Scan the entries below for the word "maru". Copy each line that has it.

Records supplied below:

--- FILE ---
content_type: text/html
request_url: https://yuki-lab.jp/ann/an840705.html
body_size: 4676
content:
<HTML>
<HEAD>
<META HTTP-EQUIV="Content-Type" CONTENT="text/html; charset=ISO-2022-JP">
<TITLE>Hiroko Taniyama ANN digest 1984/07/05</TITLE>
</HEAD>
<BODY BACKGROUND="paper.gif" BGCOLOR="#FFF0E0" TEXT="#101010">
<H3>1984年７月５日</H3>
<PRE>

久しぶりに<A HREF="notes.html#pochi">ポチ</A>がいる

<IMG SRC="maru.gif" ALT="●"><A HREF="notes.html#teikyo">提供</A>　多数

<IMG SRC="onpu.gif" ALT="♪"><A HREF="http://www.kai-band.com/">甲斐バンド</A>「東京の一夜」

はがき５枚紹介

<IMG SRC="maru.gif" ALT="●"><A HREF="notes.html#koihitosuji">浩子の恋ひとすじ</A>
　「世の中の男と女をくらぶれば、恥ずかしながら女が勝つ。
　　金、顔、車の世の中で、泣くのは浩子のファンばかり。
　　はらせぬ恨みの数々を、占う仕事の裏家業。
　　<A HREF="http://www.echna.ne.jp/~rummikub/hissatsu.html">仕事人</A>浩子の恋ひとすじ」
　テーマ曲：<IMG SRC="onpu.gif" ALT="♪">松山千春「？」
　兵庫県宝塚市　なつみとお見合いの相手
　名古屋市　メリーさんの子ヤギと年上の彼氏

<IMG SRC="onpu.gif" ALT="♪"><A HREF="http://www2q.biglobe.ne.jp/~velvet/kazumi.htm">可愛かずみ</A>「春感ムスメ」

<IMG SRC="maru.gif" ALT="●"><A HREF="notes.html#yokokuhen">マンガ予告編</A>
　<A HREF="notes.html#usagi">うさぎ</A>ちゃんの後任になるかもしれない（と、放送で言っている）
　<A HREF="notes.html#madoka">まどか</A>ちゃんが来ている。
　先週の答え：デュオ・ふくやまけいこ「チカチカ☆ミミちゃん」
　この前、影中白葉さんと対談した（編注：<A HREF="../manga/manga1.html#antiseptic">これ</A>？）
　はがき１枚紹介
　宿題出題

End of Records supplied.

> [Solved exercise]:
<IMG SRC="maru.gif" ALT="●"><A HREF="notes.html#teikyo">提供</A>　多数
<IMG SRC="maru.gif" ALT="●"><A HREF="notes.html#koihitosuji">浩子の恋ひとすじ</A>
<IMG SRC="maru.gif" ALT="●"><A HREF="notes.html#yokokuhen">マンガ予告編</A>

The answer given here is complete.